Havia pavor na voz de Pathros, quando se aproximou do jovem e perguntou:

– Você veio diretamente de Belém?

– Sim, meu amo.

– Não está alarmado por essa estrela o acompanhar?

– Não notei, senhor.

– Não notou? Senti-me incapaz de sair deste lugar, logo que a vi erguer-se sobre Belém, há quase duas horas. Nunca vi estrela com mais cor e brilho. Logo que a vi, ela começou a mover-se e aproximar-se de nossa caravana. Agora que está bem em cima, você aparece, e, pelos deuses, ela não se move mais.

Pathros acercou-se de Hafid e examinou a face do jovem, enquanto perguntava:

– Você participou de algum fato extraordinário lá em Belém?

– Não, senhor.

O ancião franziu a testa, como a pensar profundamente:

– Nunca conheci uma noite ou experiência tão grandiosa como esta.

Hafid hesitou:

– Eu também jamais esquecerei esta noite, meu senhor.

– Oh, oh, então alguma coisa realmente aconteceu. Como é que você voltou em hora tão tardia?

Hafid ficou em silêncio enquanto o ancião soltava, apalpando-o, o embrulho do lombo da mula.

– Está vazio! Êxito, finalmente! Venha à minha tenda e conte-me o que se passou. Já que os deuses transformaram a noite em dia, eu não posso dormir, e talvez suas palavras forneçam alguma pista quanto à razão de uma estrela seguir um guardador de camelos.

Pathros reclinou-se na cama e ouviu de olhos fechados a longa história de Hafid em Belém, de infindáveis recusas, malogros e insultos. Vez por outra, assentia com a cabeça, como quando Hafid descreveu o mercador de cerâmica que o expulsara corporalmente de sua loja, e sorriu ao ouvir que um soldado romano lhe atirara a túnica ao rosto quando o jovem vendedor se recusara a baixar o preço.

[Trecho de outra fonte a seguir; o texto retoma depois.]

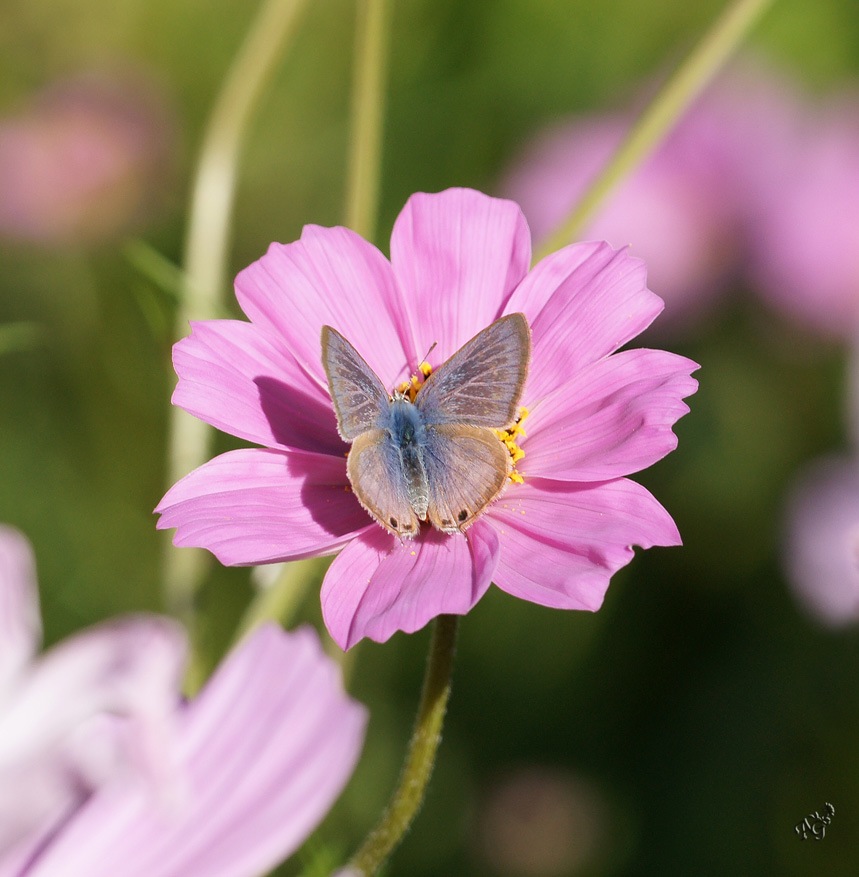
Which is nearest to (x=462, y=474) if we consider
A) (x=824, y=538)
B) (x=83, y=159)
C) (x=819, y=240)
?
(x=824, y=538)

Finalmente, Hafid, com a voz áspera e velada, descrevia as dúvidas que o haviam assaltado na hospedaria, naquela mesma noite. Pathros o interrompeu:

– Conte-me, Hafid, as dúvidas, uma por uma, o que lhe passou pela cabeça quando se sentou lamentando a sorte.

Após Hafid nomeá-las todas, dando o melhor de sua memória, o ancião perguntou:

– Agora, que pensamento finalmente entrou-lhe pela cabeça e expulsou as dúvidas, dando-lhe nova coragem para se decidir a tentar de novo vender a túnica no dia seguinte?

Hafid ponderou sua resposta por um momento e então disse:

– Eu pensei apenas na filha de Calneh. Mesmo naquela imunda hospedaria, eu sabia que jamais poderia vê-la outra vez se fracassasse – e então a voz de Hafid faltou. – Mas eu falhei a ela, de qualquer forma.

– Falhou? Não entendo! Você não voltou com a túnica!

Em voz tão baixa que Pathros teve de se curvar à frente para ouvir, Hafid contou-lhe o incidente da gruta, o menino, a túnica. Enquanto o jovem falava, Pathros relanceava os olhos repetidamente pela entrada aberta da tenda e pelo brilho além, que ainda iluminava o chão do campo. Um sorriso ganhou forma em seu rosto perplexo e ele não notou que o rapaz interrompera a história e soluçava.

Logo os soluços amainaram e houve apenas silêncio na grande tenda. Hafid não ousava fitar o amo. Fracassara e provara que não estava em condições de ser mais que um simples guardador de camelos. Combateu a ânsia de virar-se, de um salto, e fugir da tenda. Sentiu,então, a mão do grande vendedor no ombro e forçou-se a olhar o amo nos olhos.

– Meu filho, esta viagem foi de muito lucro para você.

– Não, senhor.

– Para mim, foi. A estrela que o seguiu curou-me de uma cegueira que ainda reluto em admitir. Explicar-lhe-ei isto depois que regressarmos a Palmira. Agora, faço-lhe um pedido.

– Sim, meu amo.

– Nossos vendedores começarão a chegar à caravana amanhã antes do pôr-do-sol e seus animais necessitarão de cuidado. Concorda em reassumir as funções de guardador de camelos, por enquanto?

Hafid pôs-se de pé resignadamente e curvou-se ante seu benfeitor.

– O que o senhor quiser. Estarei às ordens... e lamento ter fracassado ao senhor.

– Vá, então, e prepare o regresso de nossos homens; encontrar-nos-emos em Palmira.

Assim que Hafid atravessou a entrada da tenda, a brilhante luz do céu cegou-o momentaneamente. Esfregou os olhos e ouviu o seu amo chamá-lo de dentro da tenda.

O jovem virou-se e voltou para dentro, esperando que o ancião falasse. Então, Pathros apontou para ele e disse:

– Durma em paz, pois você não fracassou.

A estrela brilhante permaneceu no céu por toda a noite.